:: Given text ::

•••••

Stewart, a former Eastern Washington newspaper publisher, came to KEDA after years with the state doing economic development work at CTED, which has since been renamed the Department of Commerce. The organization said it has made great strides under Stewart’s leadership, especially in the area of government contracting to local businesses, keeping more than $48 million in U.S. Navy and other government contract work from leaving Kitsap County in 2010. The organization regularly puts on classes for local businesses to learn how to get involved with selling to the Navy and other government organizations.
As sales opportunities have continued to diminish for many local employers during the economic downturn, KEDA has stepped up its efforts to connect businesses with the training and technical assistance they need to successfully sell to government entities, particularly the Navy — which has helped many local residents keep their existing jobs. New business development opportunities are focusing on other domestic markets as well as export sales.
KEDA has also been heavily involved with recruiting companies to come to Kitsap. It recently scored a big win by helping lure Profile Composites, a company that holds a patent for, and manufactures, a unique, lightweight, collapsible wheelchair made of composite materials, to the Port of Bremerton.
Elliot Gregg, president and CEO of Kitsap Credit Union and KEDA’s chairman of the board, said he accepted Stewart’s announcement with regret. “For the past three years, Bill’s knowledge and connections have provided us with one of the most effective periods for KEDA and its predecessor organization, the Kitsap Economic Development Council.”
The search for a new executive director will begin in earnest this summer, Gregg said, with the goal of completing the selection process prior to Stewart’s departure at the end of September, and Stewart will be involved in the selection of his replacement,
Stewart said he is very pleased with the development of the organization and its performance over the past three years, despite the difficult economic environment. “Effective economic development demands that the public and private sectors come together and stay committed for the long haul,” said Stewart. “I’m very optimistic about the future economic health of the Kitsap Peninsula, because of the strong leadership participation from business and government alike. Our membership base is very strong, and it continues to grow.”
Currently, KEDA has more private sector members than ever before — even in the worse economic climate since the Great Depression. Stewart said he believes the focus of KEDA’s work should continue to be supporting local employers, particularly in helping them access new customers and markets. “When companies have business, employees have work. It’s as simple, and as complex, as that.”
He added that as KEDA continues to improve its market development activities and the local business climate, the organization will also be better positioned to win more business recruitment projects such as Profile Composites.
“KEDA is on a strong course both in its growth of public and private membership, as well as its effectiveness,” Stewart said. “As we come slowly out of the economic downturn, KEDA and the Kitsap economy will be stronger for it.”

•••••

Outline labeling entries:
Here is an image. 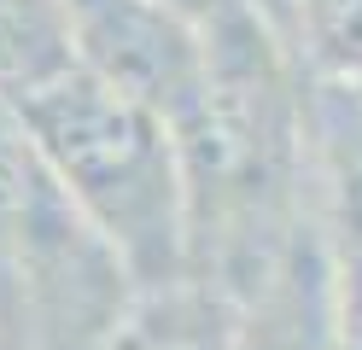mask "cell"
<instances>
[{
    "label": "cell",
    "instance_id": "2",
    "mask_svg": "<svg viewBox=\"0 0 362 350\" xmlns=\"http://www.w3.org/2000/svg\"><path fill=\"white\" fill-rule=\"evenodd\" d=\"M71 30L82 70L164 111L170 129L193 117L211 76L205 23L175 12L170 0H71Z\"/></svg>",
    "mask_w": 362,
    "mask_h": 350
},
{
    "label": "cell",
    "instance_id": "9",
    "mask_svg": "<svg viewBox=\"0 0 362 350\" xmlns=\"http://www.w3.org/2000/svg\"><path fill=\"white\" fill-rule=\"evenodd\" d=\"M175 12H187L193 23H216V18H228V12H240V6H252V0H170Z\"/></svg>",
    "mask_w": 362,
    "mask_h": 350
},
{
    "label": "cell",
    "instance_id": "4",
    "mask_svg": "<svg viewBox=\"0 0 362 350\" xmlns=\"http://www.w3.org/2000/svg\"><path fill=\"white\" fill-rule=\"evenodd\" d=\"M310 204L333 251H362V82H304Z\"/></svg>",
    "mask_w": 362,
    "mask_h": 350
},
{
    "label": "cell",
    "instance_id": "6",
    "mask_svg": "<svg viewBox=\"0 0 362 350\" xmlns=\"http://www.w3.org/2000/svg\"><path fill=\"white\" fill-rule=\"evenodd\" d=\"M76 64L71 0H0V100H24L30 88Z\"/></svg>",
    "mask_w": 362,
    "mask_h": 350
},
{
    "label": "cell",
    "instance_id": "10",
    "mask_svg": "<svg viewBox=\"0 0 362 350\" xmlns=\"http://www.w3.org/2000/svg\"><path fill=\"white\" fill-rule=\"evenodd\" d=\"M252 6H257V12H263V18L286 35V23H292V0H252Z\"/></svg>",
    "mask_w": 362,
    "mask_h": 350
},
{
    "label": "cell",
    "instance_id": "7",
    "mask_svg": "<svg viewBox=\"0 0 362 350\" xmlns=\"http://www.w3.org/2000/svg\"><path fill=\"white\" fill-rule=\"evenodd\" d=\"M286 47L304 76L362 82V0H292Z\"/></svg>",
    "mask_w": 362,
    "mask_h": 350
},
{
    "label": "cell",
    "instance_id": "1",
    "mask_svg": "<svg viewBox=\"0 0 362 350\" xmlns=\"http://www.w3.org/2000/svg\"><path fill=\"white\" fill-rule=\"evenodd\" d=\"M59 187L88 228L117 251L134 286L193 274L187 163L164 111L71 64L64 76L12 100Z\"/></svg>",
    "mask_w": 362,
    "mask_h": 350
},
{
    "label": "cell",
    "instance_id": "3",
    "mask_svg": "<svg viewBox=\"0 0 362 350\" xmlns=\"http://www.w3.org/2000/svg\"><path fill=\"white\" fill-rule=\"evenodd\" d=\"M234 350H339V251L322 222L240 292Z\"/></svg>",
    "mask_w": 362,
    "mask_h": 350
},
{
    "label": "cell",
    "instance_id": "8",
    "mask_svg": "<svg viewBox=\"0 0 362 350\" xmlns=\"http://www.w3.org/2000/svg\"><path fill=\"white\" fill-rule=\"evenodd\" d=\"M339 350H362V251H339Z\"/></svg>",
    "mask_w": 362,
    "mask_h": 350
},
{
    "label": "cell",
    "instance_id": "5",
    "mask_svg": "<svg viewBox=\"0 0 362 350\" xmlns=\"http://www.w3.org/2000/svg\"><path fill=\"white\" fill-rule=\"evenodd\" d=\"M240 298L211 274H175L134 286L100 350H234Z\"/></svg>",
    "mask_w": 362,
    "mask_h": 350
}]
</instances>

•••••

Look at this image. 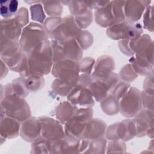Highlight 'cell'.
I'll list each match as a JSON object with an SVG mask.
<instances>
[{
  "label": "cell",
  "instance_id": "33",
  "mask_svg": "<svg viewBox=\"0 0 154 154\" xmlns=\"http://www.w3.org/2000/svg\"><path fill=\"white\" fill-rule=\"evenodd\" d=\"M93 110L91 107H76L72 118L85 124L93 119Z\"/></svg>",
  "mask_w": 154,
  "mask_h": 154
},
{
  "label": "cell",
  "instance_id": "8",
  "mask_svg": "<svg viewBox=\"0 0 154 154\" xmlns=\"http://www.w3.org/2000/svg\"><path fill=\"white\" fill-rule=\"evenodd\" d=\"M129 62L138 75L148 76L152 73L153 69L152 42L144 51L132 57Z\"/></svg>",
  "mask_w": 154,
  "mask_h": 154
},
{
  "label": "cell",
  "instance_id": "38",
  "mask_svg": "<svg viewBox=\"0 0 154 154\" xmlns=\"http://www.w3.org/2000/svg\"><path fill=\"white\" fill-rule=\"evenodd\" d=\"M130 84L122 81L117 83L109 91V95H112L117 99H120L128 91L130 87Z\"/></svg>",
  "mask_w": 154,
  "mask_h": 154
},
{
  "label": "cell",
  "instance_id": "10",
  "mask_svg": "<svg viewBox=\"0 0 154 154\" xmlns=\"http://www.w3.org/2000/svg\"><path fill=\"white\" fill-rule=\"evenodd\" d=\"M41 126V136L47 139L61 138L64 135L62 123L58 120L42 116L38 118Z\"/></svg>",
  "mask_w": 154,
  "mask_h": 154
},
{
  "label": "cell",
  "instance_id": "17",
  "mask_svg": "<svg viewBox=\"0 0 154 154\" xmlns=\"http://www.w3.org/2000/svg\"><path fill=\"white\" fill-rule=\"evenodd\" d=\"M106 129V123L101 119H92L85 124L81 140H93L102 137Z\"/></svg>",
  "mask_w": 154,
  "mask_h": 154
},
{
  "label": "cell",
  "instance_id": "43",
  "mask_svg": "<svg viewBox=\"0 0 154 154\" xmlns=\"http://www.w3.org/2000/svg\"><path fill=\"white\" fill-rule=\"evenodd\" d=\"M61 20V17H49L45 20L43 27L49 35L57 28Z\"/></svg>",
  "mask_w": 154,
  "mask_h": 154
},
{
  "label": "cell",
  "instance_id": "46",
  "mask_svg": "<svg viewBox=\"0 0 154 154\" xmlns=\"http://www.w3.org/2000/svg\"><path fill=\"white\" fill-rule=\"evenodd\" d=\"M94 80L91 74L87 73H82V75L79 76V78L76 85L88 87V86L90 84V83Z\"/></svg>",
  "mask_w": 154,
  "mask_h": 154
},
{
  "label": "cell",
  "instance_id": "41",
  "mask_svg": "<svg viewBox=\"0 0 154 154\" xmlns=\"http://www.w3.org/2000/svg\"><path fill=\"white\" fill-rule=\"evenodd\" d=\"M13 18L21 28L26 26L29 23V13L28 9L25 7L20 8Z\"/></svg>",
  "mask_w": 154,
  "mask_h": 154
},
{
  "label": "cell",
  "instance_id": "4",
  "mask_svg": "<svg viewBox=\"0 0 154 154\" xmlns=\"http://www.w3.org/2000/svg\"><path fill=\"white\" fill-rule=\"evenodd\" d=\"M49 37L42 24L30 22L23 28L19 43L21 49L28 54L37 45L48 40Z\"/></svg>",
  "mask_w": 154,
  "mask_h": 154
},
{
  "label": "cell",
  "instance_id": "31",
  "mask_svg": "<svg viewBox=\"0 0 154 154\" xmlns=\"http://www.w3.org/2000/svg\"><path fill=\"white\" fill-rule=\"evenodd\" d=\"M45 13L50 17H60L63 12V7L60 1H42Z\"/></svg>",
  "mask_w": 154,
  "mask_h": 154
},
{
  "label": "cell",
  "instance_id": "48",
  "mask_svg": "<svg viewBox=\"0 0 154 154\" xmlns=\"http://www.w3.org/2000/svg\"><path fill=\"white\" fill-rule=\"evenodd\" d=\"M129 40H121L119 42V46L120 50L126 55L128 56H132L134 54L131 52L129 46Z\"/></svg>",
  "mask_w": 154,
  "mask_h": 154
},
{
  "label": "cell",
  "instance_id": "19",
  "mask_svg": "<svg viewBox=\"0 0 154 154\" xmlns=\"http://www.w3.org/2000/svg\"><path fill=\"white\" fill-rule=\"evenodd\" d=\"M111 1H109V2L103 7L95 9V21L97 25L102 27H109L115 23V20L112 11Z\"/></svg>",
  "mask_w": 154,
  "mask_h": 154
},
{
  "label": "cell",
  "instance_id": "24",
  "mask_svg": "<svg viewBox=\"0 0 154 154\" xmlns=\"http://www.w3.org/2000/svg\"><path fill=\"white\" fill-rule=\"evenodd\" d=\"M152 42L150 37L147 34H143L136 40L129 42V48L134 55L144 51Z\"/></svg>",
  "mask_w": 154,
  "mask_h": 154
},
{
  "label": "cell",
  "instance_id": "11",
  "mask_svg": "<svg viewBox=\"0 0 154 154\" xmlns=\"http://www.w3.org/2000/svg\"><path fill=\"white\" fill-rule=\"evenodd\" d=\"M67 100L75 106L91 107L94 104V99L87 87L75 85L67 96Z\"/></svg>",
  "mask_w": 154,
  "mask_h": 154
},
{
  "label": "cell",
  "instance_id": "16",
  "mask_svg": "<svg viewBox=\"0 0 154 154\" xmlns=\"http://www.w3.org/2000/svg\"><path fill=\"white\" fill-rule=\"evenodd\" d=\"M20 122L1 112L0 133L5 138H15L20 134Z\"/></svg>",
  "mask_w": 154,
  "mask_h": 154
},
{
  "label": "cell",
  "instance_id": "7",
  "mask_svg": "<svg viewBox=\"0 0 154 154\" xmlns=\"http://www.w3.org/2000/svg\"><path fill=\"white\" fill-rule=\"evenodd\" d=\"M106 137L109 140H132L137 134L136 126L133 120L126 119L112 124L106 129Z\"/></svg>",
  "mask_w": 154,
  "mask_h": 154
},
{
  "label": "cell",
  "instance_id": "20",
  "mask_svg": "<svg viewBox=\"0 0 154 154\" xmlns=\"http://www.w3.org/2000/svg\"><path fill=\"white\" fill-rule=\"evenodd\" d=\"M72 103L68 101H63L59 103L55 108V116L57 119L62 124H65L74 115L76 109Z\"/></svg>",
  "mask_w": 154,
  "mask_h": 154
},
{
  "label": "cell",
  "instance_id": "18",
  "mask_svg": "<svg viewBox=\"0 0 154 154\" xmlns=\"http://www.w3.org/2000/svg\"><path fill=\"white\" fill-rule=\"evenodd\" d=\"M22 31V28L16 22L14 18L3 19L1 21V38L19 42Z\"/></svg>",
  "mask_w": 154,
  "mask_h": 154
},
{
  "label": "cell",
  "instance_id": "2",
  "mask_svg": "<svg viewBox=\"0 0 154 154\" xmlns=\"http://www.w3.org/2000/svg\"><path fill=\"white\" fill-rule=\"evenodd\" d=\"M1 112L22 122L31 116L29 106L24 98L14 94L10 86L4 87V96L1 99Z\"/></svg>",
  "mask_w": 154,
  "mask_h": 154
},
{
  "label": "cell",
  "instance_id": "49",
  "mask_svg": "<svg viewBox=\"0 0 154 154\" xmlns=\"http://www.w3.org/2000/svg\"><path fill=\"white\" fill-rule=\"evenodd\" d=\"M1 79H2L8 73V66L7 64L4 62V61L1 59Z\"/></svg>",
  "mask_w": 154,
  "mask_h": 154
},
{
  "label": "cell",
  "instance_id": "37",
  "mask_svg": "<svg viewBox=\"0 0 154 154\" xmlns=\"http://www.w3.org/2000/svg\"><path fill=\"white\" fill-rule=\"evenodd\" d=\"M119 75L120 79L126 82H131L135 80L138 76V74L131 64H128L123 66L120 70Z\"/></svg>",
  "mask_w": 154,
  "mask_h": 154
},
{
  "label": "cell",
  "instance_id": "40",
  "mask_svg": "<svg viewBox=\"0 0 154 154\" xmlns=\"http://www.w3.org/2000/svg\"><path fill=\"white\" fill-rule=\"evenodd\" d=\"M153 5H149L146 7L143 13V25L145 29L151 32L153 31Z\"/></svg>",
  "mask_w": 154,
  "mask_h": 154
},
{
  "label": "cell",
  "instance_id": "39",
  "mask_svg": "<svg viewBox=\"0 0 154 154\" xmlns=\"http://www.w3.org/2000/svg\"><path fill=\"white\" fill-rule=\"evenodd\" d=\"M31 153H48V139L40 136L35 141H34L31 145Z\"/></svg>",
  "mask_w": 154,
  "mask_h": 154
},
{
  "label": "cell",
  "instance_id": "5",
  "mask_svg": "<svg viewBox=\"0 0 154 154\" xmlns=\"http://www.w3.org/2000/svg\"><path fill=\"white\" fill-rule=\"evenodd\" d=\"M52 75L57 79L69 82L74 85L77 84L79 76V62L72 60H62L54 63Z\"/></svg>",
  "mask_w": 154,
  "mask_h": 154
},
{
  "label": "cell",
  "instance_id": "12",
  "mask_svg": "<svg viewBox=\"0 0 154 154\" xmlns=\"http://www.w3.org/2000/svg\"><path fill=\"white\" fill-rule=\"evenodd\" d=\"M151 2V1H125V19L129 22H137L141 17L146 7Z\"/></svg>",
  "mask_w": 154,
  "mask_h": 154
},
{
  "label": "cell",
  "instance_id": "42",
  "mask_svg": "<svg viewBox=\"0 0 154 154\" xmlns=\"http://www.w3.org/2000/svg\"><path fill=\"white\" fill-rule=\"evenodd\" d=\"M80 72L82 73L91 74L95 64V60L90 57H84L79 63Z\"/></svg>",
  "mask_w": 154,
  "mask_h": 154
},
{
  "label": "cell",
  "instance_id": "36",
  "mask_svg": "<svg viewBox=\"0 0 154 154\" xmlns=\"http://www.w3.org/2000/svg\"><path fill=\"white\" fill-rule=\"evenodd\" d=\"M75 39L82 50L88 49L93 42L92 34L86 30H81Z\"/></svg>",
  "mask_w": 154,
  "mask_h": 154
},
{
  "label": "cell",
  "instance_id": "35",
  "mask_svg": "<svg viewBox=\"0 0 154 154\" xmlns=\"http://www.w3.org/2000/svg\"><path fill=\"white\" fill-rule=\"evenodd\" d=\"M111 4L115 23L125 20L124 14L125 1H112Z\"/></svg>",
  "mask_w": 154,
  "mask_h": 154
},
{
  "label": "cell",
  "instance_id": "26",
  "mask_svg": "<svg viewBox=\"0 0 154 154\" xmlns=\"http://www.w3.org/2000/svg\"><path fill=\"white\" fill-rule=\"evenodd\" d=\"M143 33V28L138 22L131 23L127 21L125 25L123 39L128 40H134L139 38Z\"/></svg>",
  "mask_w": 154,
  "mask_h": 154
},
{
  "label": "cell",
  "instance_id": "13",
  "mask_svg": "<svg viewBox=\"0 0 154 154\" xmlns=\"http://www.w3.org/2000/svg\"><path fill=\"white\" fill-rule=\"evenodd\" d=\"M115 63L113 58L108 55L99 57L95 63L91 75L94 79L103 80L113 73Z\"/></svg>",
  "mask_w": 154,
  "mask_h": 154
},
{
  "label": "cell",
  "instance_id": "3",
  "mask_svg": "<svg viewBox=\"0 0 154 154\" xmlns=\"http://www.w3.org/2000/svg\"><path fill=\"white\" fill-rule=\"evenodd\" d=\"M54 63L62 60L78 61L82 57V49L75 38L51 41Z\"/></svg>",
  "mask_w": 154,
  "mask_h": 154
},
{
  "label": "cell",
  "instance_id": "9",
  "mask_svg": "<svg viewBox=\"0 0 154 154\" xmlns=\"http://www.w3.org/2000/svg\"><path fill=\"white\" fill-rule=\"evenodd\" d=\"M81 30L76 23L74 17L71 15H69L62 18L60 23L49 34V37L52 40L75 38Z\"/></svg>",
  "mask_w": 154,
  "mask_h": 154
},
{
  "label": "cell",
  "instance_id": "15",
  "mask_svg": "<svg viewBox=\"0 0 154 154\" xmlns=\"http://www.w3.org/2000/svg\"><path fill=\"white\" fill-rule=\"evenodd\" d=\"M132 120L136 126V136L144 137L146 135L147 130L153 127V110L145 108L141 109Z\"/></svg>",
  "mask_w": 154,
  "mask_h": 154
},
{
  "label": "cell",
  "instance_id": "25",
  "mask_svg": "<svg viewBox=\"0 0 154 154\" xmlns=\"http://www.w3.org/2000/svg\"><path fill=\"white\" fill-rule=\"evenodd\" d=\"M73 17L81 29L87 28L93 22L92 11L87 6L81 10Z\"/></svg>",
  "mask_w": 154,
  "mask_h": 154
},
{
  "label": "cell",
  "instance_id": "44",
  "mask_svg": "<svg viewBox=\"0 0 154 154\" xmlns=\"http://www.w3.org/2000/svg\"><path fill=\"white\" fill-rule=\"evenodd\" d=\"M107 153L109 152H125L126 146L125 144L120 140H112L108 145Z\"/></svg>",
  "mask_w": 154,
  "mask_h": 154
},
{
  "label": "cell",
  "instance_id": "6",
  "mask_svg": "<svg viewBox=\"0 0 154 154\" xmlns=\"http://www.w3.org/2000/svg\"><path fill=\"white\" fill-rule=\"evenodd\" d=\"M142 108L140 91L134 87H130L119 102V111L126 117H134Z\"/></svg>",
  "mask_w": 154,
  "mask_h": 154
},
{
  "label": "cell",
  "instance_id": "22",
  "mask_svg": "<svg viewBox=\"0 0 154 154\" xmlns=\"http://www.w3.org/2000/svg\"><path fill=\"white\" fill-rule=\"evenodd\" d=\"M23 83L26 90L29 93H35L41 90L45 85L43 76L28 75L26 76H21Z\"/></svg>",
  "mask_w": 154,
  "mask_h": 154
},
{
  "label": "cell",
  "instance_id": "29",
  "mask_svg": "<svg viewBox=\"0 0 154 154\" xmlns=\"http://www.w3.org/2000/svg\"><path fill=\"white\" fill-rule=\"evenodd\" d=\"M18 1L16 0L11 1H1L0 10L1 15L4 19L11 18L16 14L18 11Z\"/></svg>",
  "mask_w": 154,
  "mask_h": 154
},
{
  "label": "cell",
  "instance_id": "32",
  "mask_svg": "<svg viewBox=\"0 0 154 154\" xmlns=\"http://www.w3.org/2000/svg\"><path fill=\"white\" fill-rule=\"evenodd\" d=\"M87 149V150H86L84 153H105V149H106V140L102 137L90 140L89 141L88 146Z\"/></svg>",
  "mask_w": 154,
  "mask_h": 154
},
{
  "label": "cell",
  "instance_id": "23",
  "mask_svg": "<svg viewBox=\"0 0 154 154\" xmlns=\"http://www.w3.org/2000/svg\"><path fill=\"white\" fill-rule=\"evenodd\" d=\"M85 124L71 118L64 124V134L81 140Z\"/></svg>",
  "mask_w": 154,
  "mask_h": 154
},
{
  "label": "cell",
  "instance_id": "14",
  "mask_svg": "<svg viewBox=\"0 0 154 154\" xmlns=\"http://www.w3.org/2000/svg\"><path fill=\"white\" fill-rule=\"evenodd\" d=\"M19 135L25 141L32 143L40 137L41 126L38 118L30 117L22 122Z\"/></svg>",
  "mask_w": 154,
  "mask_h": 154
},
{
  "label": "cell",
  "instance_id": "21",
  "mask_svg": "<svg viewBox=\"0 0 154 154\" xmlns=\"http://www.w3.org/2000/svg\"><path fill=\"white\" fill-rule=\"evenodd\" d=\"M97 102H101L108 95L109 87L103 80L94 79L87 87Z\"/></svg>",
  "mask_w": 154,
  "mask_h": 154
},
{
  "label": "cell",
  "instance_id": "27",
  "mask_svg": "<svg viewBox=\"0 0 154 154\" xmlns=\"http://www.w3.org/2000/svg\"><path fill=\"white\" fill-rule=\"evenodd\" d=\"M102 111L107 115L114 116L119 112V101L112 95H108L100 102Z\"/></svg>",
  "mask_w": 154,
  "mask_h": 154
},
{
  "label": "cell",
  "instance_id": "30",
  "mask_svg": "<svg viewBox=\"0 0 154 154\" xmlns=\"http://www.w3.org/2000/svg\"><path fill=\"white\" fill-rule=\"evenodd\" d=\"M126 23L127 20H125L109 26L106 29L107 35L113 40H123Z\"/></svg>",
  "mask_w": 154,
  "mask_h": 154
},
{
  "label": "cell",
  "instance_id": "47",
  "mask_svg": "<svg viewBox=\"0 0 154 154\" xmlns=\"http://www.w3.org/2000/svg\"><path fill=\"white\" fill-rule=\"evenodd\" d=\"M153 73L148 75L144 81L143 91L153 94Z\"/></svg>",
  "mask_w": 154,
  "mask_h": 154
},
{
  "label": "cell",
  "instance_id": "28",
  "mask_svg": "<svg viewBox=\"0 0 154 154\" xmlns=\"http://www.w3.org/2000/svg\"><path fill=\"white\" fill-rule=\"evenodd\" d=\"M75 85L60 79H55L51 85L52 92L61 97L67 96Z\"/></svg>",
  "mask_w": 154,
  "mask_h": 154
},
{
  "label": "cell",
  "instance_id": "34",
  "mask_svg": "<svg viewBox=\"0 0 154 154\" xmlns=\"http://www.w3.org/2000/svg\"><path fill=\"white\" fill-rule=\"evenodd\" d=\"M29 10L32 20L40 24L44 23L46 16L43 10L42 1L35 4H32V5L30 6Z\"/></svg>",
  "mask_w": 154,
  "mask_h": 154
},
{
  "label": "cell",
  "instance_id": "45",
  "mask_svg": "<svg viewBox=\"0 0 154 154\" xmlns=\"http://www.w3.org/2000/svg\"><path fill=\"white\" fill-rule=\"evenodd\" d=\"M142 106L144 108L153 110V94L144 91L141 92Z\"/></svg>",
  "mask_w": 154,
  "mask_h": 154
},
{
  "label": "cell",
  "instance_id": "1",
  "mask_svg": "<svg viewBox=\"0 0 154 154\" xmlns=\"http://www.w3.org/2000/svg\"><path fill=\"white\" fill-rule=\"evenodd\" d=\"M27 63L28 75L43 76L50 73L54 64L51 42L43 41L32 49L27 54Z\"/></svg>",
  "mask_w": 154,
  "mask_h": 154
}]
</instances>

•••••

:: What to do ::
(A) According to the article about KEDA, how much in U.S. Navy and other government contract work did the organization keep from leaving Kitsap County in 2010?
(B) Rewrite everything in the article about KEDA from "He added that" down to "as Profile Composites.", renaming "business recruitment projects" as "company recruitment efforts".
The entries have no connection to the article about KEDA.

:: Set of answers ::
(A) More than $48 million.

(B)
He added that as KEDA continues to improve its market development activities and the local business climate, the organization will also be better positioned to win more company recruitment efforts such as Profile Composites.